▶ Extract:
12th Anti-Aircraft Division (12th AA Division) was an air defence formation of the British Army during the early years of the Second World War. It defended Western Scotland and Northern Ireland, including the period of the Clydebank Blitz and Belfast Blitz, but only had a short career.

Mobilisation
The 12th Anti-Aircraft Division was one of five new divisions created on 1 November 1940 by Anti-Aircraft Command to control the expanding anti-aircraft (AA) defences of the United Kingdom. The  division was formed by separating responsibility for Western Scotland (particularly the industrial areas of Clydeside and Ayrshire) and Northern Ireland from the existing 3rd AA Division, which continued to be responsible for the rest of mainland Scotland.

The divisional headquarters (HQ) was at Glasgow and the General Officer Commanding (GOC), appointed on 15 November 1940, was Major-General Gerald Rickards, promoted from command of 44th AA Brigade. The 12th AA Division formed part of III AA Corps.

The Blitz

The division's fighting units, organised into three AA Brigades, consisted of Heavy (HAA) and Light (LAA) gun regiments and Searchlight (S/L) regiments of the Royal Artillery (RA). The HAA guns were concentrated in the Gun Defence Areas (GDAs) at Belfast and Glasgow, LAA units were distributed to defend Vulnerable Points (VPs) such as factories and airfields, while the S/L detachments were disposed in clusters of three, spaced 10,400 yards apart.

▶ Given request: Continue the account of the 12th Anti-Aircraft Division from the point where it stops. The material that comes after this is separate and has no connection to the account of the division.

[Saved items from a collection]
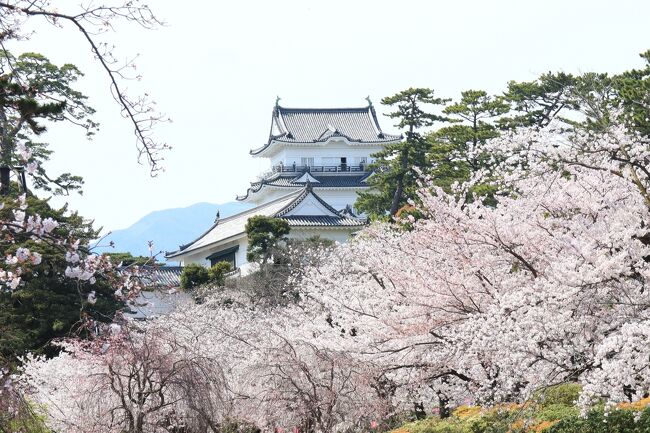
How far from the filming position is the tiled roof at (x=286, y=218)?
41.5 meters

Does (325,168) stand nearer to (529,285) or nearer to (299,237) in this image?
(299,237)

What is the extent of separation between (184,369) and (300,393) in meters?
1.81

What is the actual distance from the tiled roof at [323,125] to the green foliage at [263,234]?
2270cm

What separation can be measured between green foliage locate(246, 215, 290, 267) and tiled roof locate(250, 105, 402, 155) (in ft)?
74.5

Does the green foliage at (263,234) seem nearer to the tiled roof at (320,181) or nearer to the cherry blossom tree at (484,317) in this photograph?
the cherry blossom tree at (484,317)

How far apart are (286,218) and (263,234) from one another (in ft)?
23.4

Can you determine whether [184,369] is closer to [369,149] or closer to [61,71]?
[61,71]

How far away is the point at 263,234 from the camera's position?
34312mm

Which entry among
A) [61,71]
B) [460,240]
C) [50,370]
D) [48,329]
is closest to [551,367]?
[460,240]

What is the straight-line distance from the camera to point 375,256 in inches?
606

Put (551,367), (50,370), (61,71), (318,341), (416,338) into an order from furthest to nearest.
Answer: (61,71) < (50,370) < (318,341) < (416,338) < (551,367)

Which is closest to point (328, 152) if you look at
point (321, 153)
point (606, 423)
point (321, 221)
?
point (321, 153)

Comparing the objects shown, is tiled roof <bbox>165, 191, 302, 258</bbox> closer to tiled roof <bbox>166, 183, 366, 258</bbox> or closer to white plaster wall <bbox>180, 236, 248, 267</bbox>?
tiled roof <bbox>166, 183, 366, 258</bbox>

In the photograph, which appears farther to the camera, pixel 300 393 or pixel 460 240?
pixel 300 393
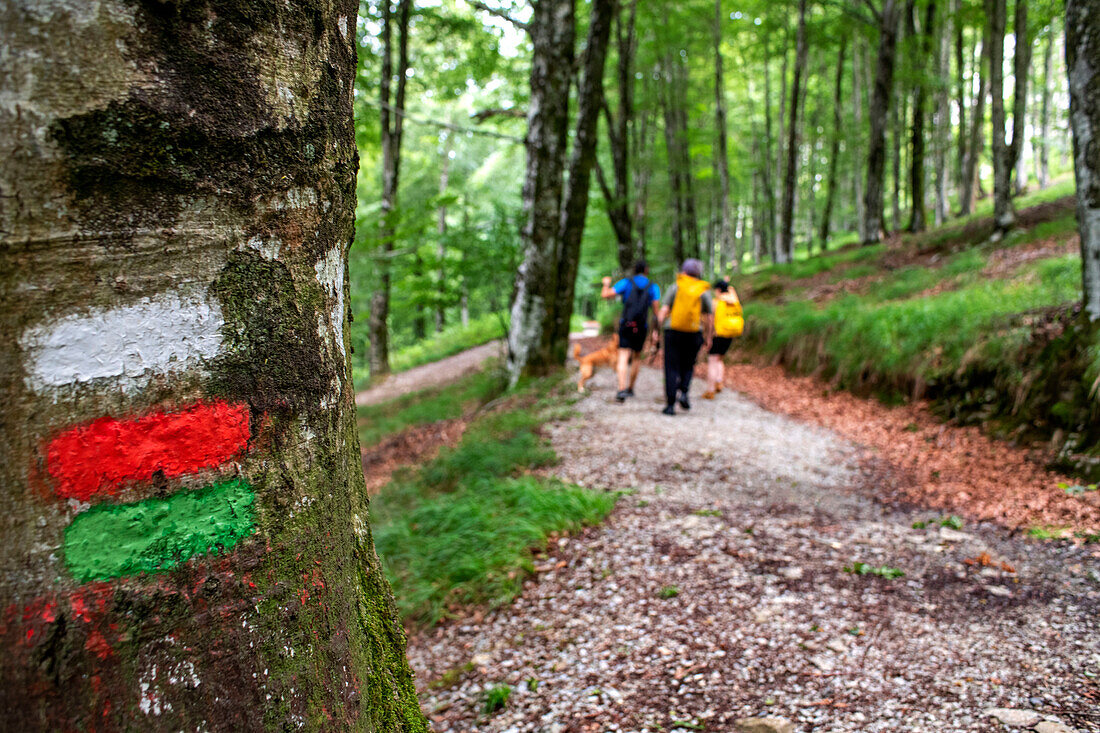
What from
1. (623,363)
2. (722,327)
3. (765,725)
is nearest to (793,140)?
(722,327)

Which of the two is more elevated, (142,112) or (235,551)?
(142,112)

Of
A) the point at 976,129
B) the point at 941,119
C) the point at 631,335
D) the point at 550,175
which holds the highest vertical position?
the point at 941,119

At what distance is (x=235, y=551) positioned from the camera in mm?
987

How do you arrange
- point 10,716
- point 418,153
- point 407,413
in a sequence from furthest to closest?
point 418,153, point 407,413, point 10,716

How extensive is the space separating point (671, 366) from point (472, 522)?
169 inches

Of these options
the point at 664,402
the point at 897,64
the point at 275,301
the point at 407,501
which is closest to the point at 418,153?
the point at 897,64

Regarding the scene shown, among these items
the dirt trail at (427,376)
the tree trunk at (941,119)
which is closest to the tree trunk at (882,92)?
the tree trunk at (941,119)

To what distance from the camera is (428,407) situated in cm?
1138

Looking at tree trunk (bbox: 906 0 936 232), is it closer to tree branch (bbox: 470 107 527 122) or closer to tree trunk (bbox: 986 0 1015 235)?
tree trunk (bbox: 986 0 1015 235)

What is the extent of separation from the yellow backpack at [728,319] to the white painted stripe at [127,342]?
29.5 feet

▶ Answer to the exercise:
The approved scale of HAA guns for the Clyde had been 80 in 1939, and this was raised to 120 in 1940 and again to 144 in March 1941, but by the end of February 1941, the 12th AA Division still only had 67 guns in place, rising to 88 (11 batteries) in late March.

Glasgow and Clydeside received heavy raids on the nights of 13 and 14 March 1941 (the Clydebank Blitz), and again on 7 April, while Belfast was hit on 15 April and 4 May. The Luftwaffe returned to Clydeside on 5 and 6 May, before The Blitz petered out in mid-May.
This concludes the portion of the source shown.